Go Concurrency: Building Blocks

Go Concurrency: Building Blocks

·

14 min read

In Go, concurrency is a fundamental concept that allows multiple processes to be executed simultaneously, making efficient use of CPU time and resources. Go provides several key building blocks for implementing concurrency, which are designed to be simple yet powerful.

Go provides two ways to handle concurrency:

  1. Low-level synchronization (sync package): This is similar to what you might find in other languages and is for fine-grained control over memory access.

  2. Higher-level concurrency primitives: Go provides built-in tools like goroutines and channels that offer a more structured way to handle concurrency, often recommended over manual memory access synchronization.

Here are the main concurrency Building Blocks in Go:

Goroutines

a goroutine is a function that is running concurrently alongside other code. You can start one simply by placing the go keyword before a function, or anonymous function

func main() {
    //   ## regular function 
    go sayHello()
    // continue doing other things

    //   ## anonymous function
    go func() {
        fmt.Println("hello")
    }()
    // continue doing other things
}

func sayHello() {
    fmt.Println("hello")
}

Nature of Goroutines

  1. Not OS Threads: Goroutines are not OS threads. Instead, they are more lightweight and managed by the Go runtime. They have much lower overhead in terms of memory and setup time compared to OS threads.

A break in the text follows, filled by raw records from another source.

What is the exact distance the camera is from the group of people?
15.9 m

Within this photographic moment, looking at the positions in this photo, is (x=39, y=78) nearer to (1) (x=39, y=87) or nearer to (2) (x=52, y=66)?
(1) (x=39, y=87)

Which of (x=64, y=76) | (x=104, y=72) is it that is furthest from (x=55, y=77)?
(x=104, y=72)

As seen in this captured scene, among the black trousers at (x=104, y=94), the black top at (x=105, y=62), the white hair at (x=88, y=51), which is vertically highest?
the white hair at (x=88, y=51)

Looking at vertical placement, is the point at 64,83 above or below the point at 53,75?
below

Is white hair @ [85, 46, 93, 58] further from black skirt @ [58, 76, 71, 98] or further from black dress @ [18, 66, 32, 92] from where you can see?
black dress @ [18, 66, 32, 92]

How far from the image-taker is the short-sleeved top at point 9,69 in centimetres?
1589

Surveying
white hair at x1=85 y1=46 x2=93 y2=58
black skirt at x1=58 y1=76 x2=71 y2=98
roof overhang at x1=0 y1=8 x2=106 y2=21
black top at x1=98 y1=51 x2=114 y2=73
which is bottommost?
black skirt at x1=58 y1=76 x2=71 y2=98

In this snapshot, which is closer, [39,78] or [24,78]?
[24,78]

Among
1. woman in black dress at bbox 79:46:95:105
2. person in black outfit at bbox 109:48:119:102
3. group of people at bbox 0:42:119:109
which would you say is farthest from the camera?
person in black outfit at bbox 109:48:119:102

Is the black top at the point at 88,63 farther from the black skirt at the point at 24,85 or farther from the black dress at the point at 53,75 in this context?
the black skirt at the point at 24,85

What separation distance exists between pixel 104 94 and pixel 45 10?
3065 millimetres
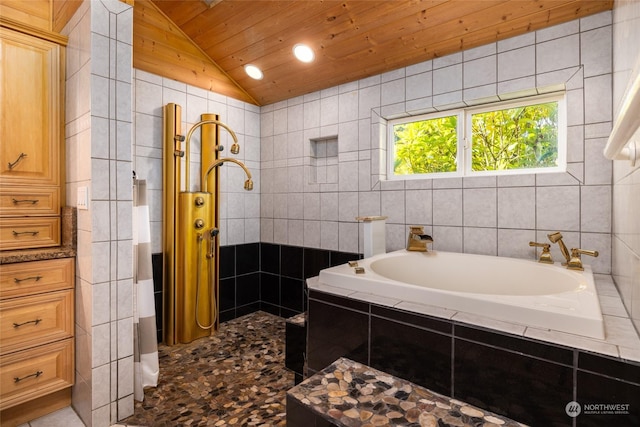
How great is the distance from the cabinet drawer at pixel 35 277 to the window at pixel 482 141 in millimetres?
2179

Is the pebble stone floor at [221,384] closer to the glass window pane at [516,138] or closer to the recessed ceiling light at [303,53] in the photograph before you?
the glass window pane at [516,138]

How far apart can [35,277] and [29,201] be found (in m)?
0.40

  2. M:N Scheduling: Go implements a form of M:N scheduling, where M goroutines (which you can think of as lightweight processes or tasks) are multiplexed onto N OS threads managed by the Go runtime. The runtime has its own internal scheduler that handles the allocation of goroutines to available OS threads.

  3. Stack Management: Each goroutine starts with a small stack that grows and shrinks as needed. This is more memory efficient compared to traditional threads, which typically have a fixed stack size that is usually much larger.

Comparison with Green Threads

Goroutines are often compared to green threads because both are scheduled by a runtime rather than the operating system. However, goroutines are usually more dynamic due to their stack management and tight integration with Go’s runtime, which optimizes scheduling, network I/O, and memory usage.

Creation and Limits

Theoretically, the number of goroutines you can create is only limited by the available system memory. Goroutines are extremely lightweight, often requiring only a few kilobytes of stack space to start.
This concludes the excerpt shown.